The year is 1980; the cold war is in full swing and the most powerful women in the world are Margaret Thatcher and Nancy Reagan.
Powerful? Yes, but also right wing hate-filled she-harpies. Not exactly what the feminist movement needs.
But then, in 1981, a woman emerges from the shadow of her celebrity husband to inspire a generation and become a feminist icon.
That woman is - Ms. Pac-Man.
Ms. Pac-Man quickly overtook her husband to become the best selling game in the world. Featuring a strong female protagonist unafraid to eat constantly, kick ass, and look good doing it.
Flashing a sporty red bow, sexy red lipstick and alluring cheek mole AND most significantly; a single eye.
While the blind Pac-Man operated by instinct, or perhaps some kind of echo location, Ms.
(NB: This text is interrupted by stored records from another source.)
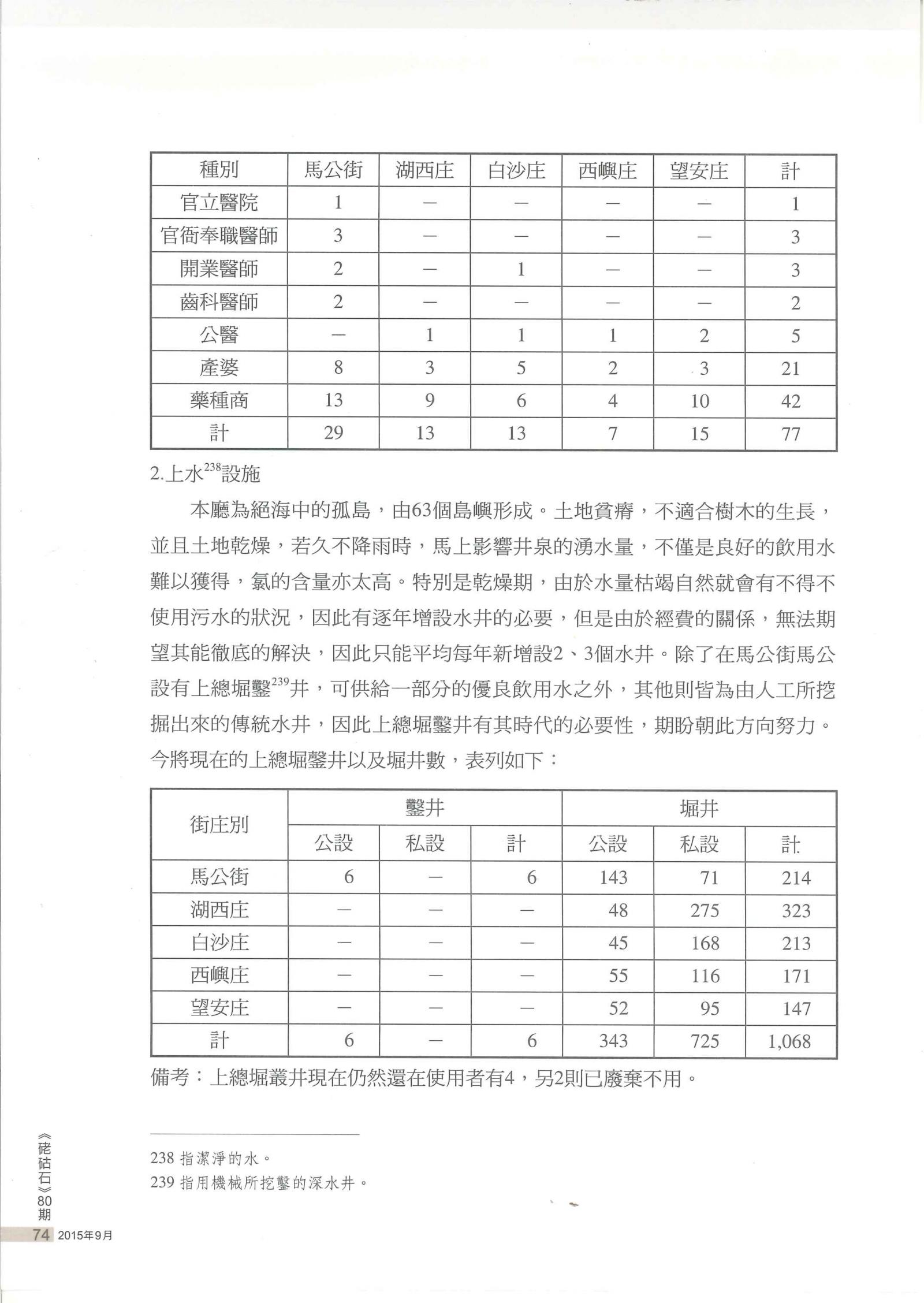 | 種別 | 馬公街 | 湖西庄 | 白沙庄 | 西嶼庄 | 望安庄 | 計 |
|---|---|---|---|---|---|---|
| 官立醫院 | 1 | — | — | — | — | 1 |
| 官衙奉職醫師 | 3 | — | — | — | — | 3 |
| 開業醫師 | 2 | — | 1 | — | — | 3 |
| 齒科醫師 | 2 | — | — | — | — | 2 |
| 公醫 | — | 1 | 1 | 1 | 2 | 5 |
| 產婆 | 8 | 3 | 5 | 2 | 3 | 21 |
| 藥種商 | 13 | 9 | 6 | 4 | 10 | 42 |
| 計 | 29 | 13 | 13 | 7 | 15 | 77 |

2.上水$^{238}$設施

本廳為絕海中的孤島，由63個島嶼形成。土地貧瘠，不適合樹木的生長，並且土地乾燥，若久不降雨時，馬上影響井泉的湧水量，不僅是良好的飲用水難以獲得，氯的含量亦太高。特別是乾燥期，由於水量枯竭自然就會有不得不使用污水的狀況，因此有逐年增設水井的必要，但是由於經費的關係，無法期望其能徹底的解決，因此只能平均每年新增設2、3個水井。除了在馬公街馬公設有上總堀鑿$^{239}$井，可供給一部分的優良飲用水之外，其他則皆為由人工所挖掘出來的傳統水井，因此上總堀鑿井有其時代的必要性，期盼朝此方向努力。今將現在的上總堀鑿井以及堀井數，表列如下：

| 街庄別 | 鑿井 公設 | 鑿井 私設 | 鑿井 計 | 堀井 公設 | 堀井 私設 | 堀井 計 |
|---|---|---|---|---|---|---|
| 馬公街 | 6 | — | 6 | 143 | 71 | 214 |
| 湖西庄 | — | — | — | 48 | 275 | 323 |
| 白沙庄 | — | — | — | 45 | 168 | 213 |
| 西嶼庄 | — | — | — | 55 | 116 | 171 |
| 望安庄 | — | — | — | 52 | 95 | 147 |
| 計 | 6 | — | 6 | 343 | 725 | 1,068 |

備考：上總堀叢井現在仍然還在使用者有4，另2則已廢棄不用。

238 指潔淨的水。
239 指用機械所挖鑿的深水井。

《硓𥑮石》80期
74 2015年9月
Pac-man had vision. Perhaps a vision for gender equality; and with four new mazes, different side exits, and faster game play, Ms. Pac-Man knew that nothing would be handed to her. She knew she would have to work even harder to earn what Pac-Man achieved with relative ease, and earn it, she did.
You want symbolism, try this:
In Pac-Man the ubiquities rewards like the apple, cherry, and pear, just sat there passively for Pac-Man to stroll up and take.
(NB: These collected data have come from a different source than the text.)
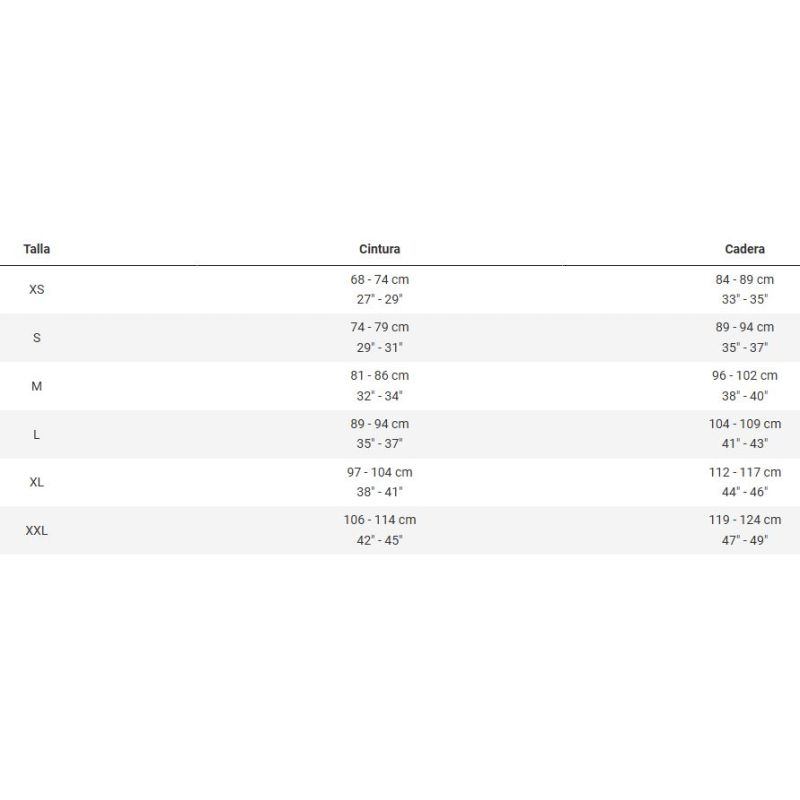 | Talla | Cintura | Cadera |
|---|---|---|
| XS | 68 - 74 cm 27" - 29" | 84 - 89 cm 33" - 35" |
| S | 74 - 79 cm 29" - 31" | 89 - 94 cm 35" - 37" |
| M | 81 - 86 cm 32" - 34" | 96 - 102 cm 38" - 40" |
| L | 89 - 94 cm 35" - 37" | 104 - 109 cm 41" - 43" |
| XL | 97 - 104 cm 38" - 41" | 112 - 117 cm 44" - 46" |
| XXL | 106 - 114 cm 42" - 45" | 119 - 124 cm 47" - 49" |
In Ms. Pac-Man the treats actually move around and evade her.
Ever subtly subversive, Ms. Pac-Man was preparing a new generation of women for the stark reality of male dominant corporate workforce, and since every Gloria Steinem needs her Anne Coulter, affirmative action was applied even to the underworld as Inky, Blinky, Pinky, and Clyde became Inky, Blinky, Pinky, and Sue.
Ms. Pac-Man is also a socially conscience crusader, and in the year 2000 she became the official spokesperson for National Alliance of Breast Cancer Association.
Critics of Ms. Pac-Man have branded her a sell-out for not being named Pac-Woman, which is ludicrous.
First of all, Pac-Man comes from the Japanese Fable pocmoc, about a creature who protects children from monsters by eating them. Just having the name Pac-Man doesn't de facto make you masculine, anymore than having the name Pokemon makes you Jamaican.
Second of all, Ms. Pac-Man doesn't even meet her husband until the end of act I, after the second maze; and when she does, she doesn't suddenly become Misses Pac-Man - does she? NO! She stays Ms. Pac-Man she keeps her own name.
So for all this and more, we SALUTE YOU MS. PAC-MAN,
We hope you kick the holy shit out of breast cancer, because breast cancer sucks!